POSTED AT 6:54 AM ET, 10/ 4/2010
Differing paths to the top
I recently read two books about scaling impossible heights: The Wave, about big waves and big wave surfers by Susan Casey and Dark Summit, about the 2006 climbing season on Mt. Everest, by Nick Heil.
Though one might think that athletes attempting to scale the tallest mountains and ride biggest waves in the world would have more in common than sets them apart, I was astonished by how fundamentally different the two groups were.
With some exceptions, the mountain men described in Dark Summit saw Mt. Everest as something to conquer, no matter the cost. The notion that morality had no place above 8,000 meters seemed to be accepted wisdom and the history of the mountain is littered with the bodies of those left for dead.
By contrast, for Laird Hamilton and the others covered in The Wave, success is not related to the size of the wave, but rather what the surfer does on it, most notably his willingness to put himself on the line to rescue another surfer. They approach the giants they ride with humility, knowing full well that even a momentary ego-induced lapse in judgment could have fatal consequences.
As someone unlikely to take on either feat in my lifetime, I recognize that it is not appropriate for me to judge. That said, when standing at the base my own life's mountains, I hope to approach them with humility and respect for the journey ahead. I can't imagine any other path to the top.
POSTED AT 6:52 AM ET, 09/29/2010
Keep trying if you want to succeed
When was the last time you went to Starbucks? If you are anything like me, the more appropriate question may be "When was the last day you did not go to Starbucks?"
It's hard to believe that something as ingrained in our culture as Starbucks came close to never getting off the ground. In his book, Pour Your Heart Into It, Starbucks President and CEO Howard Shultz describes his experience raising his first round of capital
from private investors. He approached more than 250 investors and 217 of them said no.
I cannot remember persisting through more than a handful of rejections. Shultz had the vision, tenacity and faith in himself and his idea to find a window when door after door was slammed in his face.
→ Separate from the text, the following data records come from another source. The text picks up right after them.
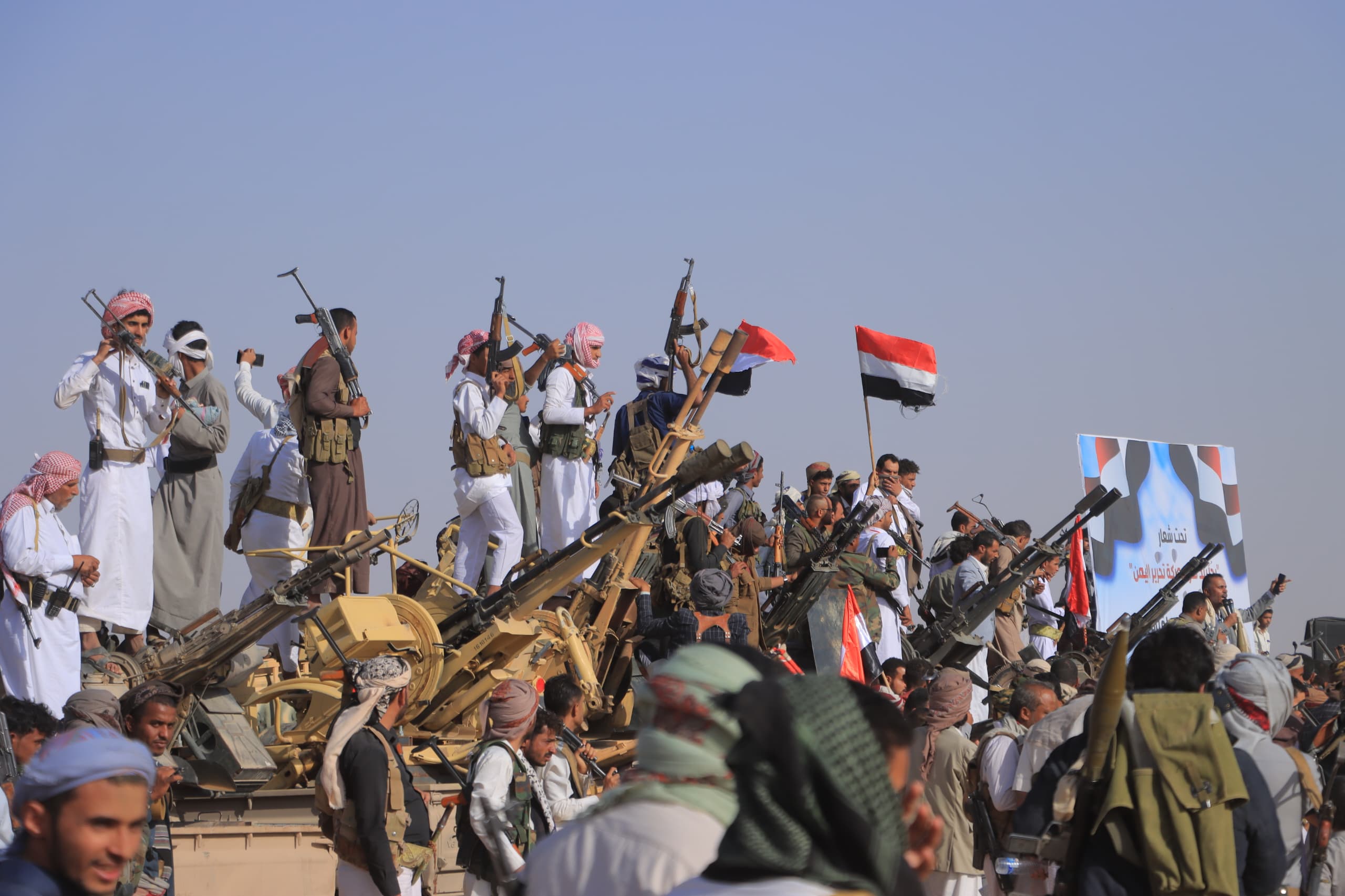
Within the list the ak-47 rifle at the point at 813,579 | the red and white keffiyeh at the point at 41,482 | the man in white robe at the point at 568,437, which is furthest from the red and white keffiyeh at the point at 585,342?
the red and white keffiyeh at the point at 41,482

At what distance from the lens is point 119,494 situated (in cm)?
1002

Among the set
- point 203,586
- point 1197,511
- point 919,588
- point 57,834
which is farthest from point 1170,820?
point 1197,511

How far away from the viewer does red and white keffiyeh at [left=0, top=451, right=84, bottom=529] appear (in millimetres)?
8680

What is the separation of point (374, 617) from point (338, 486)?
204cm

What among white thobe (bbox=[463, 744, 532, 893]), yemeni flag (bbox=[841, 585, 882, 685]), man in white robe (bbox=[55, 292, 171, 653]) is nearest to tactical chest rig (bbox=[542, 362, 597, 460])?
yemeni flag (bbox=[841, 585, 882, 685])

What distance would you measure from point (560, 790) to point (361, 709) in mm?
879

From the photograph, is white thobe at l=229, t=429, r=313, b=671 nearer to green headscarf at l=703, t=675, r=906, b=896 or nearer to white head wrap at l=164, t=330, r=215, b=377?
white head wrap at l=164, t=330, r=215, b=377

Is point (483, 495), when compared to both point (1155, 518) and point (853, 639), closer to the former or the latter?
point (853, 639)

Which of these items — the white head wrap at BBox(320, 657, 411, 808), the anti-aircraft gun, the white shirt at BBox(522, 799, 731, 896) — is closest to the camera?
the white shirt at BBox(522, 799, 731, 896)

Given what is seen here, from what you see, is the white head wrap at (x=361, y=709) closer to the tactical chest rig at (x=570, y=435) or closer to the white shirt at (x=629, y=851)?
the white shirt at (x=629, y=851)

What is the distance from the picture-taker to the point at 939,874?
7590 millimetres

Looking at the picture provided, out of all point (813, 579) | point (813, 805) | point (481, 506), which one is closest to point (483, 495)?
point (481, 506)

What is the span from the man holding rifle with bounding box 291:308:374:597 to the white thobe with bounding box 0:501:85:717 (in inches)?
95.3

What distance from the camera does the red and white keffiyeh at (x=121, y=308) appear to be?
976 centimetres
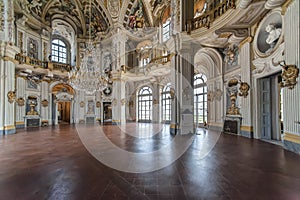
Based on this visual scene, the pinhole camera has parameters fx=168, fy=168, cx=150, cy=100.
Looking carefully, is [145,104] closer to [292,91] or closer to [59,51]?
[59,51]

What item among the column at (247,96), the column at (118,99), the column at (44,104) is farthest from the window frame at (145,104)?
the column at (247,96)

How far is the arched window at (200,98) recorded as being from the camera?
40.8 ft

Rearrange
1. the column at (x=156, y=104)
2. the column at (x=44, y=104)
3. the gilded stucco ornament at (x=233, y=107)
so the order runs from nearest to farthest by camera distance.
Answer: the gilded stucco ornament at (x=233, y=107) → the column at (x=44, y=104) → the column at (x=156, y=104)

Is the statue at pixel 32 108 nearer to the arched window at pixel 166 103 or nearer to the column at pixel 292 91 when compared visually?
the arched window at pixel 166 103

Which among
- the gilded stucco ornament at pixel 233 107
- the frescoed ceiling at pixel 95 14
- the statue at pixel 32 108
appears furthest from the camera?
the frescoed ceiling at pixel 95 14

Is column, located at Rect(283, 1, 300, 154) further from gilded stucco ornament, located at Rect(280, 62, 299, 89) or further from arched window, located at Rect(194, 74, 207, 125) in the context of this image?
arched window, located at Rect(194, 74, 207, 125)

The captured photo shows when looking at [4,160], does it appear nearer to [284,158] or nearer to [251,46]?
[284,158]

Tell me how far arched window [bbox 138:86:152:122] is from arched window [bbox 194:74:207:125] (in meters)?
5.58

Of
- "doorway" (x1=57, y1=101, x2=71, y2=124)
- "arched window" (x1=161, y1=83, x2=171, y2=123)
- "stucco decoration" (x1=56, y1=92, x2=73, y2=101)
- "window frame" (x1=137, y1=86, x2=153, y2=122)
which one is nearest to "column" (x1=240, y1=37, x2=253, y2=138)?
"arched window" (x1=161, y1=83, x2=171, y2=123)

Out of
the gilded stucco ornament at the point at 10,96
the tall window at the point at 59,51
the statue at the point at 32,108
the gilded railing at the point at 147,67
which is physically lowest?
the statue at the point at 32,108

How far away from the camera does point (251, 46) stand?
7.27 metres

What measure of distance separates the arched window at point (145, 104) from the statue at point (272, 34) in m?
12.3

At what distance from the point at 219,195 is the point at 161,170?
1.33 metres

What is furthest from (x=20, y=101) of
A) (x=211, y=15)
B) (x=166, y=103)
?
(x=211, y=15)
It reminds me of a little poem my mom used to sing with me when I was a small girl: "If at first you don't succeed, try, try again." Only the success lesson in this is more like, "If at first you don't succeed, try, try (and try and try) again."
POSTED AT 6:51 AM ET, 09/27/2010
Sharing your goals for success
Want to reach your most important goal? Then you better keep it to yourself--or so says Derek Sivers in this gem of a TED talk.
According to Sivers, we derive so much satisfaction from simply telling others our goals that we often end up failing to pursue them. Or worse, we end up deluding ourselves that we've taken action toward achieving our goals when really all we've done is talk.
While I am a huge fan of Sivers and definitely appreciate his point, this time I beg to differ. There are two benefits of sharing goals publicly that I believe outweigh the drawbacks of premature self satisfaction.
1. Accountability. The accountability that I'm talking about isn't the periodic butt-kicking by a well-meaning friend, but the increased sense of obligation to follow through on commitments made in the presence of one's community.
2. Validation. There are two forms of validation that come from sharing goals publicly. The first is validation of and enthusiasm for the goal itself. Example: "Whoa! You are running a marathon? I've heard those are life changing!" The second is validation of your ability to accomplish the goals you set out to achieve. Example: "A marathon? Those take a ton of training, but you are really disciplined so if anyone can do it, you can."
While we are capable of achieving goals on our own, I think there is much to be gained by stating them publicly. And frankly, the journey toward successfully achieving goals is much more fun when those goals are shared with others.